| THE RECORDS |

* * * *

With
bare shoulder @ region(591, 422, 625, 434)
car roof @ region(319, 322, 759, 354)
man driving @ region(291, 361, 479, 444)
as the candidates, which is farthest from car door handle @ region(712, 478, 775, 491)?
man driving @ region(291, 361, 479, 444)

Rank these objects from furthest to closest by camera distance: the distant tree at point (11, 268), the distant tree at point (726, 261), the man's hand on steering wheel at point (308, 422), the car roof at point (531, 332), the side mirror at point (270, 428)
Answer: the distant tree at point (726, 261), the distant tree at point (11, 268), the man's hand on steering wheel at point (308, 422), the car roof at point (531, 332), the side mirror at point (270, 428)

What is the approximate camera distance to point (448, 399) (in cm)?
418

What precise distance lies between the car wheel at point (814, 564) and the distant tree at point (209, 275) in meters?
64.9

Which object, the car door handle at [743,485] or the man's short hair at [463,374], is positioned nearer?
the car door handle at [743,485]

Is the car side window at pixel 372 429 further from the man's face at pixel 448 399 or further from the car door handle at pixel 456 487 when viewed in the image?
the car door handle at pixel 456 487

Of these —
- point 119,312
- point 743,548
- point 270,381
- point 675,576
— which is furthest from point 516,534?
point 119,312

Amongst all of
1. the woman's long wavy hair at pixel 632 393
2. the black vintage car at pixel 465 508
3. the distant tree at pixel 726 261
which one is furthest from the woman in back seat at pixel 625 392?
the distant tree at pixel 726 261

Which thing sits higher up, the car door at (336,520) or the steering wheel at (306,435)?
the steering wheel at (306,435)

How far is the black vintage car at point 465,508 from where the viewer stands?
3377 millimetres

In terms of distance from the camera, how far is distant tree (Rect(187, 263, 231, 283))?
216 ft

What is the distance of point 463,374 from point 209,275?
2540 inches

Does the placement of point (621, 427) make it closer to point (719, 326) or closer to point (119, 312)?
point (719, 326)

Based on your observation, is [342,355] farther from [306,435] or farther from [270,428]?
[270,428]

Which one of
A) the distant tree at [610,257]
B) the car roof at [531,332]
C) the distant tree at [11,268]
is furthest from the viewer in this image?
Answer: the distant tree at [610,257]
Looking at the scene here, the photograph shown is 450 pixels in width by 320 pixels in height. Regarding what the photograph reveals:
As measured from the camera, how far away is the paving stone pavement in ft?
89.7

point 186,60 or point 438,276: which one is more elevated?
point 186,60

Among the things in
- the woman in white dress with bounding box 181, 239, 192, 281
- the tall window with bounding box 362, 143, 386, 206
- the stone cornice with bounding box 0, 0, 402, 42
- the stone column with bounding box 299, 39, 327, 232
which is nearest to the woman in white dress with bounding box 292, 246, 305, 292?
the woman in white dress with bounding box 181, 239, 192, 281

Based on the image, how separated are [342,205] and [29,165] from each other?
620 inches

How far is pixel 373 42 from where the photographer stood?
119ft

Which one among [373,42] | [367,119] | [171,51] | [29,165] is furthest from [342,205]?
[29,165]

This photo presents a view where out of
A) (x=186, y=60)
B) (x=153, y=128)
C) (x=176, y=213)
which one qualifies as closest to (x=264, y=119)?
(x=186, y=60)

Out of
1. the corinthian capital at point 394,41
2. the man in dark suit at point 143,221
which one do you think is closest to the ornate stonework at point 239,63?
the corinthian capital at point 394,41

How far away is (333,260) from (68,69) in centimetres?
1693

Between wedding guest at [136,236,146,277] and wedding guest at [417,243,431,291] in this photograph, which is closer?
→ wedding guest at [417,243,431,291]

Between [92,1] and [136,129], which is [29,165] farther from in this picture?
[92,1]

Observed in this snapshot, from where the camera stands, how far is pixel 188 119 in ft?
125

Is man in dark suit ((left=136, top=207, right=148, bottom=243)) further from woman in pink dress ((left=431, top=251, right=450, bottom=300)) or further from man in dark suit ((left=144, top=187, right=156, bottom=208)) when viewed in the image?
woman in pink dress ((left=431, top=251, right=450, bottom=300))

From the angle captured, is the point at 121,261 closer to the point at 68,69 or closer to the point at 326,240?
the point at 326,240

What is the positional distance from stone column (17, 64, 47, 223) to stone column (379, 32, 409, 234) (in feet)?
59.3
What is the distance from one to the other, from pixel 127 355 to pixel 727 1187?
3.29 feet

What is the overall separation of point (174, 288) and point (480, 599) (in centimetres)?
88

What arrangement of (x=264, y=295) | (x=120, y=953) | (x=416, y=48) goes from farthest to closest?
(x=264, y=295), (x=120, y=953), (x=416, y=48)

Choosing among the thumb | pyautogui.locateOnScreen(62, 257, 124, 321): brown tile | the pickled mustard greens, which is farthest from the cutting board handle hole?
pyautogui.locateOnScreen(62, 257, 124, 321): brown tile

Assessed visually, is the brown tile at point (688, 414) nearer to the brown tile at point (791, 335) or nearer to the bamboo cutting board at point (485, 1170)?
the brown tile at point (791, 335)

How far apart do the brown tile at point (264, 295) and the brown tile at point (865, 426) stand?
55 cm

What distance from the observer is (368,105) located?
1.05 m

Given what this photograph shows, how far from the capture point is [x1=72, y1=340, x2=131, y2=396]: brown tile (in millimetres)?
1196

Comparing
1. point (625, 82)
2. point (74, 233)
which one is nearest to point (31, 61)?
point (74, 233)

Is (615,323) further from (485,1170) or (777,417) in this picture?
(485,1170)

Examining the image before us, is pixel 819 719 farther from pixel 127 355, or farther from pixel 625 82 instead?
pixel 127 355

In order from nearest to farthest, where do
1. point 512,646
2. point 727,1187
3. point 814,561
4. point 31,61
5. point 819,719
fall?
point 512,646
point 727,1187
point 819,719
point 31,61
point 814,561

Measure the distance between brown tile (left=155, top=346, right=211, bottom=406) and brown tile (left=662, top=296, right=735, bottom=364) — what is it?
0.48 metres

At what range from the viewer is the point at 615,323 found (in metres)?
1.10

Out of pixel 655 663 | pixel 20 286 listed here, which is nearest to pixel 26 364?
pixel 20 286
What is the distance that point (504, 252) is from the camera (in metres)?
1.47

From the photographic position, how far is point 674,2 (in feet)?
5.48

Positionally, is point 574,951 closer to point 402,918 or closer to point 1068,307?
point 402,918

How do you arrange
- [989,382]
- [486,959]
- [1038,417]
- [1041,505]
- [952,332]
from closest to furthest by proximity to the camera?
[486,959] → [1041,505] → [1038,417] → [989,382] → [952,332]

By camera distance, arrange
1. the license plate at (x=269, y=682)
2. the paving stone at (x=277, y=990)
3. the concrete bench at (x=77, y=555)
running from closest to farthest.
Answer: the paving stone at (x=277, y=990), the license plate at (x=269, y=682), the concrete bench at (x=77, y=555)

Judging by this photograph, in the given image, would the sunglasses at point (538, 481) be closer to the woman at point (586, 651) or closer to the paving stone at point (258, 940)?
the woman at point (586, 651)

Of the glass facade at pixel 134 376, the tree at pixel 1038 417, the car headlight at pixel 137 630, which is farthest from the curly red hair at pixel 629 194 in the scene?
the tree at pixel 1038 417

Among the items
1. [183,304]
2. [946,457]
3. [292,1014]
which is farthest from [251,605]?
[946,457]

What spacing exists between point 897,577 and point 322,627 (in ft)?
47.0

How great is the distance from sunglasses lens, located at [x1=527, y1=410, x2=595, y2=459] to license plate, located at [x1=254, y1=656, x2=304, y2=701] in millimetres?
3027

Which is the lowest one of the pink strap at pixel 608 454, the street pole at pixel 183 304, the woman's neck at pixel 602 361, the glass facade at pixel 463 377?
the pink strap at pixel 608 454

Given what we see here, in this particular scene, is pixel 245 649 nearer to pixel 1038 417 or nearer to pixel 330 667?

* * * *

| PROBLEM TO WORK ON |
Print the data above word for word, starting at the line that contains "Examining the image" and ending at the line that contains "[486,959] → [1041,505]", with both of those lines included.

| SOLUTION TO THIS TASK |
Examining the image before us, is pixel 819 719 farther from pixel 127 355, or farther from pixel 625 82 instead?
pixel 127 355

In order from nearest to farthest, where do
1. point 512,646
2. point 727,1187
3. point 814,561
4. point 31,61
5. point 819,719
fall?
point 512,646
point 727,1187
point 819,719
point 31,61
point 814,561

Measure the distance between brown tile (left=155, top=346, right=211, bottom=406) and brown tile (left=662, top=296, right=735, bottom=364) — what is it?
0.48 metres

At what range from the viewer is the point at 615,323 found (in metres)?
1.10

Out of pixel 655 663 | pixel 20 286 listed here, which is nearest to pixel 26 364?
pixel 20 286
What is the distance that point (504, 252) is from the camera (in metres)?
1.47

From the photographic position, how far is point 674,2 (in feet)?
5.48

Positionally, is point 574,951 closer to point 402,918 or closer to point 1068,307?
point 402,918

How do you arrange
- [989,382]
- [486,959]
- [1038,417]
- [1041,505]
- [952,332]
from closest to furthest by proximity to the camera?
[486,959] → [1041,505] → [1038,417] → [989,382] → [952,332]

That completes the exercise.